Legend: Brian Lima in action for Samoa in Melbourne during the 2003 World Cup. Photo: Craig Golding, SMH

Legend: Brian Lima in action for Samoa in Melbourne during the 2003 World Cup. Photo: Craig Golding, SMH

Almost a quarter of a century ago, in the pool rounds of the 1991 rugby World Cup, Western Samoa pulled off one of rugby’s biggest upsets when they beat the once-mighty Wales at Cardiff Arms Park.

It was a result that shook rugby’s established world order to the core, offering a first-hand look at the awesome, largely untapped potential of the Pacific Islanders as well as the decline of Wales, one of the sport’s traditional powers.

The Welsh became the butt of English humour, with one line doing the rounds suggesting they were lucky they didn’t play the whole of Samoa, which they, and everyone else, now do.

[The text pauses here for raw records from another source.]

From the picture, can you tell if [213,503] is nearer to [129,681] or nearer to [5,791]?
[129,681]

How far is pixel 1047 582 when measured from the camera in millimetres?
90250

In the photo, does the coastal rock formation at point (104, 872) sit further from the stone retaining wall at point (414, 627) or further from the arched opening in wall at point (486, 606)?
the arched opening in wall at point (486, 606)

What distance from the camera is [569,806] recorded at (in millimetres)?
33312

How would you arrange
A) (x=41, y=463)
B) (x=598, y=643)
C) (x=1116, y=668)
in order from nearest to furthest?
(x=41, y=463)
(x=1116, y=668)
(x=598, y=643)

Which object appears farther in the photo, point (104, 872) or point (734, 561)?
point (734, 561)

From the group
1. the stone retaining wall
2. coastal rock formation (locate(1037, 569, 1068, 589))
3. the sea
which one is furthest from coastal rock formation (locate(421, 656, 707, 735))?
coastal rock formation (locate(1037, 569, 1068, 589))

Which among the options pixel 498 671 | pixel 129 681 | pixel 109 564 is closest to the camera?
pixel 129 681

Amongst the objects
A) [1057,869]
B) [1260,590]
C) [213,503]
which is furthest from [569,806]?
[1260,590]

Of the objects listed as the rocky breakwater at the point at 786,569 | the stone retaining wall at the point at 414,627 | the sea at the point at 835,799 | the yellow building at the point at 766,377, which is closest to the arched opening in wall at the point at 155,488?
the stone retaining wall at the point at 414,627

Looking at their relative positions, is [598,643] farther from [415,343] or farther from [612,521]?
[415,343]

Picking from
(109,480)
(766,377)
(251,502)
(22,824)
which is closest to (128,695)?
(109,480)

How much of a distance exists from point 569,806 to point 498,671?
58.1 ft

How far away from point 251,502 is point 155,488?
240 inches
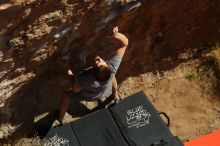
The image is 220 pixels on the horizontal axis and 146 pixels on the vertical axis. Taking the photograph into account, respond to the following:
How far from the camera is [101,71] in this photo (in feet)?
18.7

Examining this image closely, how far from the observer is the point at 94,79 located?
593 cm

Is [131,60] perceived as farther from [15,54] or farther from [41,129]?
[15,54]

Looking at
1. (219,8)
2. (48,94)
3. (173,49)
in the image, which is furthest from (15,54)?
(219,8)

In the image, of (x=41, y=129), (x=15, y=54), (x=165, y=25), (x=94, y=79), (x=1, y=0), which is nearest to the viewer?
(x=1, y=0)

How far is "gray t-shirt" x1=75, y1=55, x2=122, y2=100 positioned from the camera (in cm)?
597

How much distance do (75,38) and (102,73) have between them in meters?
0.55

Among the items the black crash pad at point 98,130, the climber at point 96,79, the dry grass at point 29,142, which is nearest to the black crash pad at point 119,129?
the black crash pad at point 98,130

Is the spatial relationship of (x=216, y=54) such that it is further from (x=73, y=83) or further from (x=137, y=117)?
(x=73, y=83)

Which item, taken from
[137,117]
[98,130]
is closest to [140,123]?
[137,117]

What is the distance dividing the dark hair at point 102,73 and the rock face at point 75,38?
473mm

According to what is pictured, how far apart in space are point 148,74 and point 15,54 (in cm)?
227

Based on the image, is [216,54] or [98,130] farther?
[216,54]

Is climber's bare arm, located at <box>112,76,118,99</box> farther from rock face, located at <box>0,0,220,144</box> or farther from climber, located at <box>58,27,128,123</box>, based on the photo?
rock face, located at <box>0,0,220,144</box>

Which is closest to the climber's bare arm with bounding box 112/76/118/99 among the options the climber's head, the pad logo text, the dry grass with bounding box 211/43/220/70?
the pad logo text
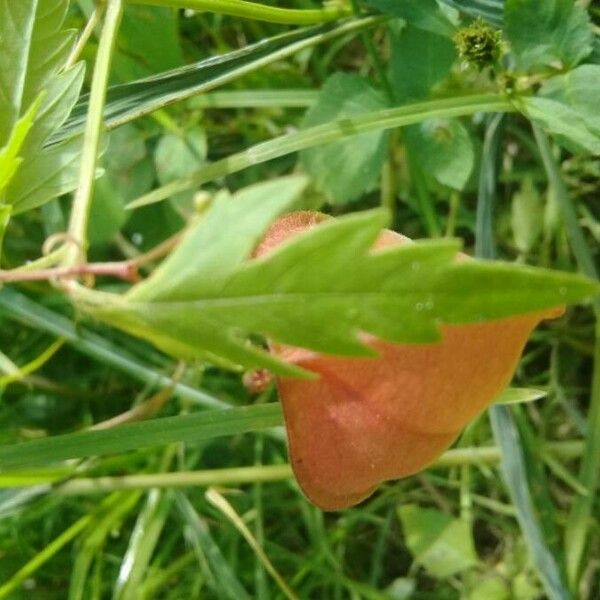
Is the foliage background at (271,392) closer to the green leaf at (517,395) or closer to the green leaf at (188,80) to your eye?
the green leaf at (188,80)

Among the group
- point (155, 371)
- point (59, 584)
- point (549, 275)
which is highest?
point (549, 275)

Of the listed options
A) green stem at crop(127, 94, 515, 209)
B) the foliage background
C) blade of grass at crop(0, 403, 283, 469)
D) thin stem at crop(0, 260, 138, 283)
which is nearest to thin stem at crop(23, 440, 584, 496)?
the foliage background

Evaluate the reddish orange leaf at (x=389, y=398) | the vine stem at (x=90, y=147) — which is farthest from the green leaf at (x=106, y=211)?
the reddish orange leaf at (x=389, y=398)

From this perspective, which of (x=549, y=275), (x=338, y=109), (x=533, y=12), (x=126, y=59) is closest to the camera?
(x=549, y=275)

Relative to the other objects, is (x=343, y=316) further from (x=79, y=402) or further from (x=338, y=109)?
(x=79, y=402)

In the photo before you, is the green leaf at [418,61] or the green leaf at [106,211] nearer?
the green leaf at [418,61]

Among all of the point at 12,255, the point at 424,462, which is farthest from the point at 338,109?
the point at 12,255
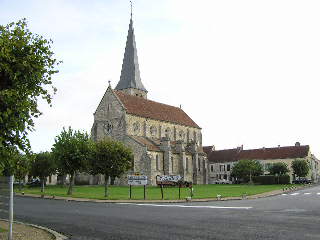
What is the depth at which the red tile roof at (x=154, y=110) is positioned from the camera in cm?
6500

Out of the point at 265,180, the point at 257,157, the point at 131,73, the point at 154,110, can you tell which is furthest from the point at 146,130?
the point at 257,157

But history has shown that Samoa’s win in 1991 was not about weak opponents, it was about their own arrival on the world stage. The Samoans were not even afforded an invitation to the inaugural World Cup on their doorstep in New Zealand in 1987 but have been a big part of every tournament since, reaching the quarter-finals in 1991 and 1995, the last World Cup played by amateurs.

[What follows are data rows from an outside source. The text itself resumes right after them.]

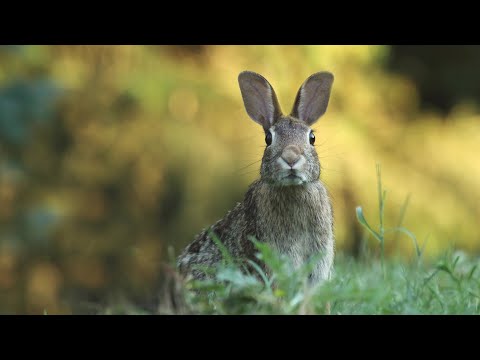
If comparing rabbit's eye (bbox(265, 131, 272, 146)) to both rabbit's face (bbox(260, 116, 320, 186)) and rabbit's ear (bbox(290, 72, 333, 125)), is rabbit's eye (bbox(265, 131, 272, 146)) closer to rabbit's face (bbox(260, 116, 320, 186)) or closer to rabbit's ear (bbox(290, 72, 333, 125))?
rabbit's face (bbox(260, 116, 320, 186))

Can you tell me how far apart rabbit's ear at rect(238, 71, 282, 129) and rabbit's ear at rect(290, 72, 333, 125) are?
0.35 feet

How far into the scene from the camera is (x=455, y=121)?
11047 mm

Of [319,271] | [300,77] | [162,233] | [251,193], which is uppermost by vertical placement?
[300,77]

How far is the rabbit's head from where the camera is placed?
3854 millimetres

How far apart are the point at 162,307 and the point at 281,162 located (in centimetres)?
131

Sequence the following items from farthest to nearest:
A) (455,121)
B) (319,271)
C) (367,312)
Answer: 1. (455,121)
2. (319,271)
3. (367,312)

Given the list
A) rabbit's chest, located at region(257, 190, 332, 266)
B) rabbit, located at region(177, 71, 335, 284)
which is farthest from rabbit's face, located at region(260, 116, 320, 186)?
rabbit's chest, located at region(257, 190, 332, 266)

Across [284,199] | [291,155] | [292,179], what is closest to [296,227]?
[284,199]

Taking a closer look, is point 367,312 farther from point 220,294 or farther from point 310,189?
point 310,189

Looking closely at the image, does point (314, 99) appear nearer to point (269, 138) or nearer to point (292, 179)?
point (269, 138)

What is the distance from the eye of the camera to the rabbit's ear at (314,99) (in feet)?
13.8

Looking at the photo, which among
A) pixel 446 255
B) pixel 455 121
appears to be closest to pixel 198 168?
pixel 455 121

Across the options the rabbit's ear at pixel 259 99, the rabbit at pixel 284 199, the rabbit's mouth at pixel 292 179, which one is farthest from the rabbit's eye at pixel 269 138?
the rabbit's mouth at pixel 292 179

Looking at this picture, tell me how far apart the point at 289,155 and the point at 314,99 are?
0.53 metres
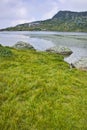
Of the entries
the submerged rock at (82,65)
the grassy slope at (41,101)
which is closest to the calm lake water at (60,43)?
the submerged rock at (82,65)

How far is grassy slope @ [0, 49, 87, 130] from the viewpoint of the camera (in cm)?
735

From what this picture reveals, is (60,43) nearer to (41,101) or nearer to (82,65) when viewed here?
(82,65)

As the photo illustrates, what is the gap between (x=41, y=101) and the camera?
8375 mm

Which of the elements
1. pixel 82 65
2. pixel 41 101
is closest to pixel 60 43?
pixel 82 65

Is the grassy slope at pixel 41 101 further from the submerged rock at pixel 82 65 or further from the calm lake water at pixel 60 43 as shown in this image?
the calm lake water at pixel 60 43

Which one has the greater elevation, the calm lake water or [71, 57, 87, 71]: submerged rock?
[71, 57, 87, 71]: submerged rock

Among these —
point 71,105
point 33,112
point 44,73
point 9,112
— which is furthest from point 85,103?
point 44,73

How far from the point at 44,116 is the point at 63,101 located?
110cm

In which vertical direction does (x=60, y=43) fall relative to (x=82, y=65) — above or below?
below

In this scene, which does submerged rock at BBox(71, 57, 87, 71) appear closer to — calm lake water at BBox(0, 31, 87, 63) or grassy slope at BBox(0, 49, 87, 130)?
grassy slope at BBox(0, 49, 87, 130)

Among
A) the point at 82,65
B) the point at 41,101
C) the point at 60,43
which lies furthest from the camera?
the point at 60,43

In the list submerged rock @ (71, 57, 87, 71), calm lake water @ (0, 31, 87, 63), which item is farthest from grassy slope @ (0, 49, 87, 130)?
calm lake water @ (0, 31, 87, 63)

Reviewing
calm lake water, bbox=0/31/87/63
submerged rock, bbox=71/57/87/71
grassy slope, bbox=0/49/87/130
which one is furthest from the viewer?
calm lake water, bbox=0/31/87/63

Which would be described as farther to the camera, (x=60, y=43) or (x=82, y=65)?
(x=60, y=43)
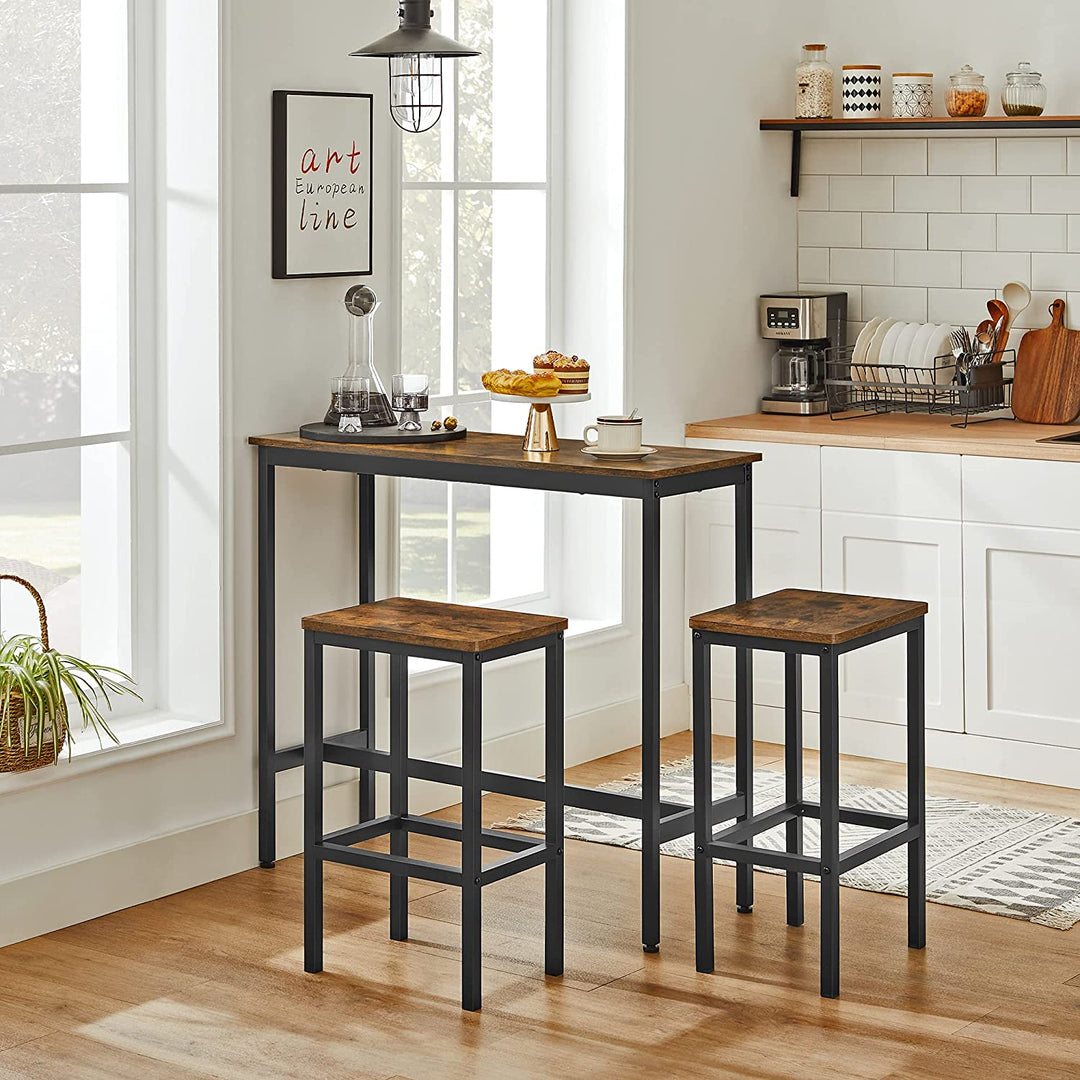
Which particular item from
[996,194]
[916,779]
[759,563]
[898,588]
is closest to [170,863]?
[916,779]

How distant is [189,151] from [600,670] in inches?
79.5

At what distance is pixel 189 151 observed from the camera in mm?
4188

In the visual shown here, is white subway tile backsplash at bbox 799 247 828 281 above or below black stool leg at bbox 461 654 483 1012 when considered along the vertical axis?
above

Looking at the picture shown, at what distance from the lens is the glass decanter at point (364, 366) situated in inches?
172

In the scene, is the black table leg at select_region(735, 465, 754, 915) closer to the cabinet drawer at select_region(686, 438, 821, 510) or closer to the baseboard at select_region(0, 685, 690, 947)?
the baseboard at select_region(0, 685, 690, 947)

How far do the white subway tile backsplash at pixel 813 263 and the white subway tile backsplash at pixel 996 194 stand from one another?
500mm

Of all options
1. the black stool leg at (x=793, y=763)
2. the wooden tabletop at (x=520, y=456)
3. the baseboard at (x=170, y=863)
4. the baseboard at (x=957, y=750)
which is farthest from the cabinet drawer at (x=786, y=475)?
the black stool leg at (x=793, y=763)

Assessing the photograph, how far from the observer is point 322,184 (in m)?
4.43

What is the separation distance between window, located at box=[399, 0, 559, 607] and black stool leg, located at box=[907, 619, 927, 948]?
5.47ft

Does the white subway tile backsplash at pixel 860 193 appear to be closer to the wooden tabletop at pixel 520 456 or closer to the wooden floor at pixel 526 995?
the wooden tabletop at pixel 520 456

The era of professionalism has not been kind to the national teams from the Pacific Islands. Unable to match the salaries on offer from clubs in Europe, New Zealand and Australia, many of their best players have been lured away from their homeland, then switched nationalities.

That familiarity has contributed to the element of surprise being long gone, with Samoa having built an impressive CV of wins over other top-tier nations, including Australia and Ireland.

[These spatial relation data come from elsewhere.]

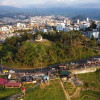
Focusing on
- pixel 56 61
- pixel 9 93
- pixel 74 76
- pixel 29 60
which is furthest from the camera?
pixel 56 61

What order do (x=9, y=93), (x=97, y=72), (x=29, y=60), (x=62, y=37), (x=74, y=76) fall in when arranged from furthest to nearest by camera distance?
(x=62, y=37), (x=29, y=60), (x=97, y=72), (x=74, y=76), (x=9, y=93)

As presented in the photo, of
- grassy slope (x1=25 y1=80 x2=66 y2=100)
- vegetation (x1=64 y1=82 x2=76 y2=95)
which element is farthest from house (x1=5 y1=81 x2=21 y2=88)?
vegetation (x1=64 y1=82 x2=76 y2=95)

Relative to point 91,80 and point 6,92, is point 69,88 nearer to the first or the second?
point 91,80

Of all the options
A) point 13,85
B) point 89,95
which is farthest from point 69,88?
point 13,85

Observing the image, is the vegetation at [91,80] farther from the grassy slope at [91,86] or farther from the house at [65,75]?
the house at [65,75]

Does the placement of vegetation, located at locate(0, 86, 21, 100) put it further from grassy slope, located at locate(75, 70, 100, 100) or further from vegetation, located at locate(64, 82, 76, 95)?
grassy slope, located at locate(75, 70, 100, 100)

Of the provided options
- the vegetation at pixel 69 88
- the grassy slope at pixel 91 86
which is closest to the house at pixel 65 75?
the vegetation at pixel 69 88

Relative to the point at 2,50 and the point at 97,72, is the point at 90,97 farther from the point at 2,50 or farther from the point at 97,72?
the point at 2,50

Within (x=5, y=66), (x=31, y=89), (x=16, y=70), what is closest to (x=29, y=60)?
(x=16, y=70)

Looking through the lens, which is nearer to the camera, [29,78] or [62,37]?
[29,78]
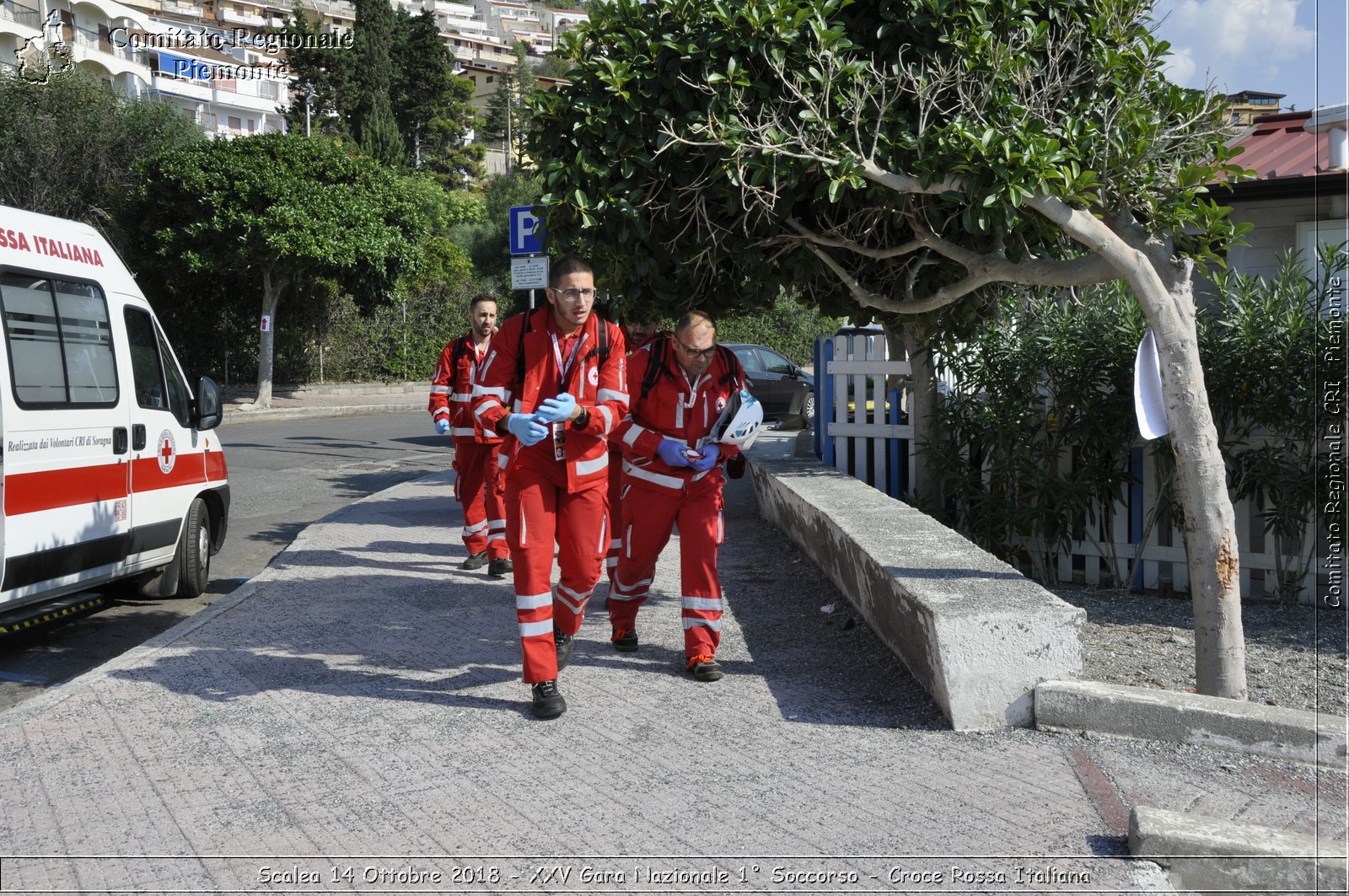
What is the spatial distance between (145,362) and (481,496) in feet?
7.99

In July, they pushed the reigning World Cup holders New Zealand, losing 25-16, but prompting All Blacks captain Richie McCaw to predict great things from Samoa at the World Cup.

“With form like that you will get better and I know you will be a force to be reckoned with in what’s ahead. You have a pretty special team and I’m sure you will do well,” McCaw said.

Samoa will head into the eighth World Cup full of optimism and familiar with the challenges they face with a dozen of their squad members already playing professionally in England.

London Irish flanker Ofisa Treviranus was named captain of the 31-man squad, which comprises 18 forwards and 13 backs, making it back in time after hurting his neck playing against the All Blacks.

Head coach Stephen Betham named veteran wing Alesana Tuilagi, who featured at the last two World Cup and now plays for Newcastle, as his vice-captain, illustrating his heavy reliance on experience.

Samoa have genuine hopes of making the knockout stages after being drawn in Pool B with South Africa, Scotland, Japan and the United States, with their final game against Scotland in Newcastle likely to be key.

They finished runner-up in this year’s Pacific Nations Cup, despite missing several key players who are now available for the World Cup squad and, as ever, will improve through the tournament as they enjoy a rare lengthy period of good preparation and training.

“We know that the hopes and dreams of all our Samoan people are in this team, and that is a heavy burden, but one made so much easier to bear knowing that the people of Samoa and Samoans all around the world are firmly behind this team,” team manager Namulauulu Sami Leota said.

“Every time we travel offshore, we are touched by the love and the support this team attracts, so I want to reassure everyone that our hopes and our dreams are the same. We dare to dream the unthinkable.”